Cambiano i suonatori, ma la musica è sempre la stessa per Colli Aniene: non c’è necessità difatti, anche se minima, che non sia esaudibile e che non sia insormontabile. Sono trascorsi almeno venti anni da quando sorse il problema del decoro, pulizia e sicurezza della stradina tra via Balabanoff e viale Bardanzellu. Nel frattempo si sono alternati ben quattro presidi all’Istituto Comprensivo Angelica Balabanoff, altrettanti sindaci in Campidoglio e… soli due presidenti al V municipio. E ancora non è dato di sapere a chi appartengano quei cento metri, e chi deve assumersene sia la cura che la responsabilità.

Sul caso c’è un articolo, risalente a ben tredici anni fa, apparso– a stessa firma – su uno dei periodici storici del territorio che titola: “Nonno è bello”, sottotitolo: “Sarebbe però meglio che fossero le istituzioni… “; a corredo due fotografie con nonni e nipoti armati di grosse ramazze su quella strada da sempre bisognosa di attenzione.

Nonno è bello!Pensare che si tratta di un solo desolato centinaio di metri di viottolo, un avvilito diverticolo che collega il complesso scolastico da una parte a viale Bardanzellu e dall’altra a via Balabanoff. Un corridoio negletto pur se frequentatissimo a tutte le ore. Di giorno se ne servono docenti, alunni, loro accompagnatori, fornitori del complesso con relative mense e da un buon numero di abitanti degli edifici dell’Aurora 82; di sera e fino a tarda ora, oltre ai frequentatori di attività extracurricolari, da chi vi praticanti varie attività ludiche e sportive presso le associazioni.

Orbene, da non credere, questa modestissima ma importante via di collegamento, attende da quando è stata tracciata circa una ventina di anni orsono, di essere tenuta sistematicamente decorosa, sicura e con tutte le altre accortezze spettanti ad una infrastruttura del genere.
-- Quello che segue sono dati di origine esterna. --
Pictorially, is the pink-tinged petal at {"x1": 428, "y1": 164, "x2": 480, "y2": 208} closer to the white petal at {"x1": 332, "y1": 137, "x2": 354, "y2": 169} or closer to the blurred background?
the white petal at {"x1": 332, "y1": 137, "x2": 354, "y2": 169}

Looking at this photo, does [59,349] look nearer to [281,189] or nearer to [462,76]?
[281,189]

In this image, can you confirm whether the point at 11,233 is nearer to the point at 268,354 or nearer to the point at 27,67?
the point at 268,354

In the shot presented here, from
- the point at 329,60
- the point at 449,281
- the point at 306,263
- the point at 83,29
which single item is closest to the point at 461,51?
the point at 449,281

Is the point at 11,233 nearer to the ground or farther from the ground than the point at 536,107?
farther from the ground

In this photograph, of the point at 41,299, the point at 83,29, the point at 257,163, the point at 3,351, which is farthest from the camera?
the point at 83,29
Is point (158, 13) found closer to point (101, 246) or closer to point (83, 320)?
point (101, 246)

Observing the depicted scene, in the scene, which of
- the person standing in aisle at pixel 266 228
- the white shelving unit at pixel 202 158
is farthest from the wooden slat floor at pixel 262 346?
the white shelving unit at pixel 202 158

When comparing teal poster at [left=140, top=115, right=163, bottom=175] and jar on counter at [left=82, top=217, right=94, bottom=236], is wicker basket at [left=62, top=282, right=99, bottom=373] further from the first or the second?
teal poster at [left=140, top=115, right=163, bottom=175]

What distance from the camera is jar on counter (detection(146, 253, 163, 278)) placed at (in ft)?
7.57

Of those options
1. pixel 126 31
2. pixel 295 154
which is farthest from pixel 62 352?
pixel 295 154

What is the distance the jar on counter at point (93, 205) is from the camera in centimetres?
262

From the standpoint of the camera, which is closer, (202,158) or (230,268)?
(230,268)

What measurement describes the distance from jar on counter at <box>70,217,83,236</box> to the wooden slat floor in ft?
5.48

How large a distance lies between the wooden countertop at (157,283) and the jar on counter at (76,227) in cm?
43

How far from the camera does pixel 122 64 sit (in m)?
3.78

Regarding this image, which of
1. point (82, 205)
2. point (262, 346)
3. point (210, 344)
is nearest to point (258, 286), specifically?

A provvedere alla sua illuminazione, visto che il municipio è ed è stato sempre sordo ad ogni richiesta, ha provveduto di recente con due grossi diffusori la nuova preside dell’istituto Anna Proietti utilizzando ovviamente fondi dell’istituto.

Per togliere ogni dubbio e definire le competenze e responsabilità sul diverticolo, e mettere al sicuro gli alunni al loro sciamare dalla scuola, a suo tempo la preside dell’epoca Ada Lucarini aveva iniziato a recintare e racchiudere sia la stradina che la sorta di largo che all’inizio della stradina adduce a viale Bardanzellu. Recinzione e cancello avrebbero risolto ogni cosa: la questione delle competenze e responsabilità nonché quella importantissima dell’incolumità degli alunni all’uscita dalla scuola ed altri ritenuti di più modesta entità. L’iniziativa doveva però fallire per le rimostranze degli abitanti di via Balabanoff che opposero un loro diritto di passaggio ormai acquisito.

Siamo perciò ancora costretti ad interessarci sul chi deve rimuovere rifiuti e sporcizie umane, animali e vegetali, garantire la pervietà delle coperture dei tombini per il normale deflusso della pioggia ed evitare allagamenti; di chiedere al municipio di risolvere il problema della manutenzione del manto d’asfalto ed infine quello della sicurezza degli alunni.

Le associazioni territoriali hanno cercato di sensibilizzare il nuovo presidente del IV municipio Emiliano Sciascia su questi ed altri problemi anche urgenti riguardanti il complesso scolastico Angelica Balabanoff ma pare che per ora non abbiano trovato accoglimento.